NSF rejects plan for Washington lab
LEAVENWORTH, Wash. – The National Science Foundation has rejected a proposal to build a $300 million underground science laboratory under Mount Cashmere in central Washington.
The lab would have been built more than a mile underground in the Icicle Canyon of the Wenatchee National Forest, 9 miles west of this Cascade Mountain resort town.
The foundation narrowed the list of eight potential sites for the laboratory to two, and announced finalists Thursday.
The finalists are the Homestake Mine in Lead, S.D., and the Henderson Mine near Denver, an operating ore mine that already has the necessary environmental and operating permits to build a tunnel.
The six rejected sites include Mount Cashmere, as well as sites in California, Minnesota, Virginia, New Mexico and Ontario, Canada.
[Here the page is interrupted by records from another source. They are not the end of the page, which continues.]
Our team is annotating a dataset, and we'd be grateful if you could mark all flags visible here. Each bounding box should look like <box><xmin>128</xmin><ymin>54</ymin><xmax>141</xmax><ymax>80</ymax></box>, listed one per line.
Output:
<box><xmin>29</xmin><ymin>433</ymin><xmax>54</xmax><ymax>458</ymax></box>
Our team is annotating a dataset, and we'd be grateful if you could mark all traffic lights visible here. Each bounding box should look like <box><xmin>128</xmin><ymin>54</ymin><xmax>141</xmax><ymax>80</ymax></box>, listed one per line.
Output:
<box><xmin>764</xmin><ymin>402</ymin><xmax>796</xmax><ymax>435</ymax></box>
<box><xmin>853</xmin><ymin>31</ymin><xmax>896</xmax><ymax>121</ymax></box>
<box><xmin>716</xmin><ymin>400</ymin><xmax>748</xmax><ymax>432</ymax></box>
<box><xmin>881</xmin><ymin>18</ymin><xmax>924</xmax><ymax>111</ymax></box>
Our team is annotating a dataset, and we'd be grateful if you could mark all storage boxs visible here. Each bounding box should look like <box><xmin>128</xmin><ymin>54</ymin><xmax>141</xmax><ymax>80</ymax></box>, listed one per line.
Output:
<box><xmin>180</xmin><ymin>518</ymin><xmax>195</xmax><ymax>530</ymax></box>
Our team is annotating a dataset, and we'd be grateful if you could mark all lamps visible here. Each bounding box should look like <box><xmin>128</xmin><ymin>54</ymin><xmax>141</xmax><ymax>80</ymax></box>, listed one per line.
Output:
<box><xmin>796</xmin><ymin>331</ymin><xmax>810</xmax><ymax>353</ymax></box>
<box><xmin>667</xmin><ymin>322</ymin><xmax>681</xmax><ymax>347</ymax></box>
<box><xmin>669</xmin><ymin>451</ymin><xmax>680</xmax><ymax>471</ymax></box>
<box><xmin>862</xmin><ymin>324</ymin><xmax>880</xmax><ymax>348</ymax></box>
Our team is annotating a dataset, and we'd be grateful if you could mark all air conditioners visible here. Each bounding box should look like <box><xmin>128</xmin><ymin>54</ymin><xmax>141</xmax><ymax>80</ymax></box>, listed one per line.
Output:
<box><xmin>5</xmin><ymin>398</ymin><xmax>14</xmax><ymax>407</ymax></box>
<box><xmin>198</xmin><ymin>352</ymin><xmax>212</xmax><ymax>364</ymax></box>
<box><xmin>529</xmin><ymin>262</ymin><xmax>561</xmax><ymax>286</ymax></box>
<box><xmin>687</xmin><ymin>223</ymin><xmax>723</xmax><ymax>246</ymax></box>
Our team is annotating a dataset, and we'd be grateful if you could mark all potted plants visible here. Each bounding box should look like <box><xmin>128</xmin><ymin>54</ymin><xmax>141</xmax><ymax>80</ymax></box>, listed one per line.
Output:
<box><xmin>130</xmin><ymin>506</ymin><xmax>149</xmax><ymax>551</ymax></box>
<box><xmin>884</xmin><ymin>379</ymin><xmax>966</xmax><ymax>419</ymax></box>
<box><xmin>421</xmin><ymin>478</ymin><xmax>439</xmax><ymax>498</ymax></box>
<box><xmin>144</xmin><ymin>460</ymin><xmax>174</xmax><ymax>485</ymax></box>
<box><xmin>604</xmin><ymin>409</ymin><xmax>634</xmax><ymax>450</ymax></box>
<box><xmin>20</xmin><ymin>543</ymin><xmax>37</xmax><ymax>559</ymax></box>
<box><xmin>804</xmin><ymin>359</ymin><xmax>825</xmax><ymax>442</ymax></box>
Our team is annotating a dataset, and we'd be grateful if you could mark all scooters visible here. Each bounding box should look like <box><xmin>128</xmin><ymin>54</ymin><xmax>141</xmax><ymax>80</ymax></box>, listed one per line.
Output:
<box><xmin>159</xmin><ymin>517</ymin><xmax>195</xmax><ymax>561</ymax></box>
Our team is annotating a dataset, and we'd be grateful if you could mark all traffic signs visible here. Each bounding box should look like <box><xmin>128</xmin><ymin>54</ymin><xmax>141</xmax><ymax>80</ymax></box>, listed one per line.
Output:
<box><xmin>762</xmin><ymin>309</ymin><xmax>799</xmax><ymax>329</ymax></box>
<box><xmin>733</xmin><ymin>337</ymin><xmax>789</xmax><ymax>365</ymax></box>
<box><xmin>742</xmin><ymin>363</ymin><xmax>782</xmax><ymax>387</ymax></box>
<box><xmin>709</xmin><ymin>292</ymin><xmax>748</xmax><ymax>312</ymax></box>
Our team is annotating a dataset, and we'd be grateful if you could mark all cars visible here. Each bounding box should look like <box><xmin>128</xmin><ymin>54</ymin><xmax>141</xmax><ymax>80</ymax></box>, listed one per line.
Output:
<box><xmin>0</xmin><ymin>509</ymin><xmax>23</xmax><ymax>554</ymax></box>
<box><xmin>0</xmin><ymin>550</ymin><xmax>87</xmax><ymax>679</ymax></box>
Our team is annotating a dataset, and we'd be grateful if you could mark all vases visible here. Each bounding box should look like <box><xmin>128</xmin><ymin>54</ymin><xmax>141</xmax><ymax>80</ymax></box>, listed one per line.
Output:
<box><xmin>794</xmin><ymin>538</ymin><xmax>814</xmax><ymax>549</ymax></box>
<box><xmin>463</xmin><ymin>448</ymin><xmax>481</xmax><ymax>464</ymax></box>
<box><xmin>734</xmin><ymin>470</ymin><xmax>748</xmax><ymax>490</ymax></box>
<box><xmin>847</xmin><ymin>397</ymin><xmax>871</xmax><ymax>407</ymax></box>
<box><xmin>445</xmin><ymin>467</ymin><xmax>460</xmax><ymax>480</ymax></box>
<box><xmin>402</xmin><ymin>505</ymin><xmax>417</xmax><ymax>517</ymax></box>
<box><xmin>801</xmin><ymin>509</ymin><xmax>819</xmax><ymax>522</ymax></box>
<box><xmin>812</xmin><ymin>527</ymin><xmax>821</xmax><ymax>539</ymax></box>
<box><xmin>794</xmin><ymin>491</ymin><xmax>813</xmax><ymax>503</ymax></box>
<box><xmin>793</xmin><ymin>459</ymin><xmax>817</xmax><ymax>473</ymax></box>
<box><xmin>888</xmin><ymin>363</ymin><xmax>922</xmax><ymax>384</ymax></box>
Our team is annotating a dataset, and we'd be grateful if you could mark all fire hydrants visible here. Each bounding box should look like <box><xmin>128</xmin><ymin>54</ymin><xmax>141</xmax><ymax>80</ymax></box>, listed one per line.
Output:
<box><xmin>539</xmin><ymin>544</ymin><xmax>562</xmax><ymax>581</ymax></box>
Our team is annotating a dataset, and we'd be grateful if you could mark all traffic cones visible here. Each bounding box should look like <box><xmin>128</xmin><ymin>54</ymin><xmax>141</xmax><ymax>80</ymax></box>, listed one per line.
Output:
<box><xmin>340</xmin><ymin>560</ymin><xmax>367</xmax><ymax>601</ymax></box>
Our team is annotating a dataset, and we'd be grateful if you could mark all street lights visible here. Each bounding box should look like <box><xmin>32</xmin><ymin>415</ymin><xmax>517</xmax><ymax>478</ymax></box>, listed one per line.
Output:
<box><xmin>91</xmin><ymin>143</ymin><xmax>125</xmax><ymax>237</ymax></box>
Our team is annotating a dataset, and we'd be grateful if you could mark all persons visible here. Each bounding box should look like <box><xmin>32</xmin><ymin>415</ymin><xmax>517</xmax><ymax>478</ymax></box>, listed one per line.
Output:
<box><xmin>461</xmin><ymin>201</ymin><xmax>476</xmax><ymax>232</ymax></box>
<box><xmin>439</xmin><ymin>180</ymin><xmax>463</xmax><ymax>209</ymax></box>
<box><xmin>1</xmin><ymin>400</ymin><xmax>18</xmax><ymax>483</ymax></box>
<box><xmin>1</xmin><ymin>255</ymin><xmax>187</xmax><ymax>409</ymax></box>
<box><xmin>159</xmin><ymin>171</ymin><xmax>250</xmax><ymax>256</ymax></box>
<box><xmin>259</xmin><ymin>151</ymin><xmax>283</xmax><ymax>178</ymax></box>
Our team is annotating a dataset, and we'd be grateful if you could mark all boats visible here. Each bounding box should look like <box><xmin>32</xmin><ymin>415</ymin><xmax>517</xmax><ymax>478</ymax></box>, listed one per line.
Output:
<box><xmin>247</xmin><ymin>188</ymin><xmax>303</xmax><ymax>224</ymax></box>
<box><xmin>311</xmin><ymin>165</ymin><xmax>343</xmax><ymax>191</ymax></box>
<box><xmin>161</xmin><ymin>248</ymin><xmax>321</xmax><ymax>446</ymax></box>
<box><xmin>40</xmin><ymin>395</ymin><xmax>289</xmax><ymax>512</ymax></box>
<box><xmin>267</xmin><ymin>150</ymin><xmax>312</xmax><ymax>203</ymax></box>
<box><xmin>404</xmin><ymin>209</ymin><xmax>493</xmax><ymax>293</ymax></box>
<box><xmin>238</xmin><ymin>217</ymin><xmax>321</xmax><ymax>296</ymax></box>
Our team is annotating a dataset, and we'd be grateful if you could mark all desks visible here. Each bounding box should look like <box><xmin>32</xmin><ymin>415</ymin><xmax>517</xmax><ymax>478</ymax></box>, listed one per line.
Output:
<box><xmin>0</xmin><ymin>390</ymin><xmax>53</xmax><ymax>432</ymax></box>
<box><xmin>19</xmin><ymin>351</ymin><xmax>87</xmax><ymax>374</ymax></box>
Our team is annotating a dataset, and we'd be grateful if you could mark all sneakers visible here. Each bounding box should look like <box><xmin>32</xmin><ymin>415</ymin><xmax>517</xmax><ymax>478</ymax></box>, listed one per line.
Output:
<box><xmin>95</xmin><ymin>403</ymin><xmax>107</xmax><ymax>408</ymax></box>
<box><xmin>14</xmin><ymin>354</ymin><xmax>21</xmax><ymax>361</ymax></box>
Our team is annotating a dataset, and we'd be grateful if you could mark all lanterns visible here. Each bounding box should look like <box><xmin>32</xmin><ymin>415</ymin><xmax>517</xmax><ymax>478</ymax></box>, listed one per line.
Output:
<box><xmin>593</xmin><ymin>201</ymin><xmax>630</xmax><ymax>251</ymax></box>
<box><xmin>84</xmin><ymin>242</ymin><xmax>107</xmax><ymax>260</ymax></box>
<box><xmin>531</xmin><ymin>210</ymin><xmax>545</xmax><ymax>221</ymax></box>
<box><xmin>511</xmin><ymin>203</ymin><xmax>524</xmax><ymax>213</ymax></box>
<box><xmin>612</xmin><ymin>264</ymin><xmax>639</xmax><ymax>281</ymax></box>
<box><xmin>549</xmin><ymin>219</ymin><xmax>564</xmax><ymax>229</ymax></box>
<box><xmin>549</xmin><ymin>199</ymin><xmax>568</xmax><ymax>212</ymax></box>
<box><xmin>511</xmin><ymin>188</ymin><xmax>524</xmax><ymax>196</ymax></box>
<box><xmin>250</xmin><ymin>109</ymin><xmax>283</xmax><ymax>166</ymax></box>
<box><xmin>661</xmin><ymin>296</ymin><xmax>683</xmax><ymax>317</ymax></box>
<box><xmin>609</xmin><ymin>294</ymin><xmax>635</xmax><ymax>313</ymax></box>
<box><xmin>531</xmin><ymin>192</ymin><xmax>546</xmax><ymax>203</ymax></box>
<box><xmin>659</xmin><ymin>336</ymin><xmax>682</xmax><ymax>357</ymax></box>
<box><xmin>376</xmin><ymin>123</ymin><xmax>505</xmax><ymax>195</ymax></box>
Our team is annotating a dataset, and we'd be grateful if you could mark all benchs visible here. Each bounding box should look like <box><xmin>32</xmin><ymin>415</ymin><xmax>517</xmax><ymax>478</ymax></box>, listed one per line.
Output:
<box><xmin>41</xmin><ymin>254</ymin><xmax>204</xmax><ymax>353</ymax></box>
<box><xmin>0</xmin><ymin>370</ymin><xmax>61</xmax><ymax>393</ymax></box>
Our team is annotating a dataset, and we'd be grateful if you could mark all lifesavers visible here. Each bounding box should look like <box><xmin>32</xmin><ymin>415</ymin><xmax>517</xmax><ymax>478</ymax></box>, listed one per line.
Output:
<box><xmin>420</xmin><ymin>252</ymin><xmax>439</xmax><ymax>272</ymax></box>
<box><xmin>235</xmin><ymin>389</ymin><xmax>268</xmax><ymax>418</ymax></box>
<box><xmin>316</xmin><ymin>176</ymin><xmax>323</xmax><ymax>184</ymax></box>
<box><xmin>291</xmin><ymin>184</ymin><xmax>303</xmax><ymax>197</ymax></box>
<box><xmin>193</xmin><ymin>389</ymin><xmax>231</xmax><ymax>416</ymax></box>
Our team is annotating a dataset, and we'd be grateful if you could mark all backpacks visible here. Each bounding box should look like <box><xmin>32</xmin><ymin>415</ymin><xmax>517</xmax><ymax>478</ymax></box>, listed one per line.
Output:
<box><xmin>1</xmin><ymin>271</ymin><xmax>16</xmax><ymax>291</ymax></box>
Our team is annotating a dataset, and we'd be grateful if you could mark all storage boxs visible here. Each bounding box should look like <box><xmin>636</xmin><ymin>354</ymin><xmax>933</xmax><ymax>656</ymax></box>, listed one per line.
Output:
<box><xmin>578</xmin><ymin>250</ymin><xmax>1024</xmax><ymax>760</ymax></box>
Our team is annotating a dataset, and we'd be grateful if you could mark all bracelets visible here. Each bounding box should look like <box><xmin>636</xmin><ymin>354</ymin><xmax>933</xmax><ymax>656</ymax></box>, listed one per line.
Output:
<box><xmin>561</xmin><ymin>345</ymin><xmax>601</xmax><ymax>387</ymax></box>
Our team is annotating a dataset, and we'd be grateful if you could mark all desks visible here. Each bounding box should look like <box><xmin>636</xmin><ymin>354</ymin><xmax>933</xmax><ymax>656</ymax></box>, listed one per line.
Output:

The foundation did not say why the six sites were ruled out.
The lab would conduct research in physics, astrophysics, earth science and geomicrobiology, studying particles from the sun, the formation of minerals and hydrology inside the Earth and microbial life deep underground.
“Of course, we’re a little unhappy that we didn’t succeed. I continue to think that a specially engineered site is the best for physics, but the NSF wants to explore two mining sites instead,” said Wick Haxton, a University of Washington physicist who spearheaded the Leavenworth proposal.
Community opposition and cost may have played a role in the foundation’s decision, said Marilyn Cox, director of the university’s lab office. The two sites that were chosen were both mines, while the Leavenworth site would have had to be built from scratch, she said.
“We are very disappointed by the decision,” Cox said. “We thought Mount Cashmere was a very good and appropriate site for this project and were really excited about the potential it would hold for the future of the state.”
The university had invested about $300,000 into the proposal, Cox said.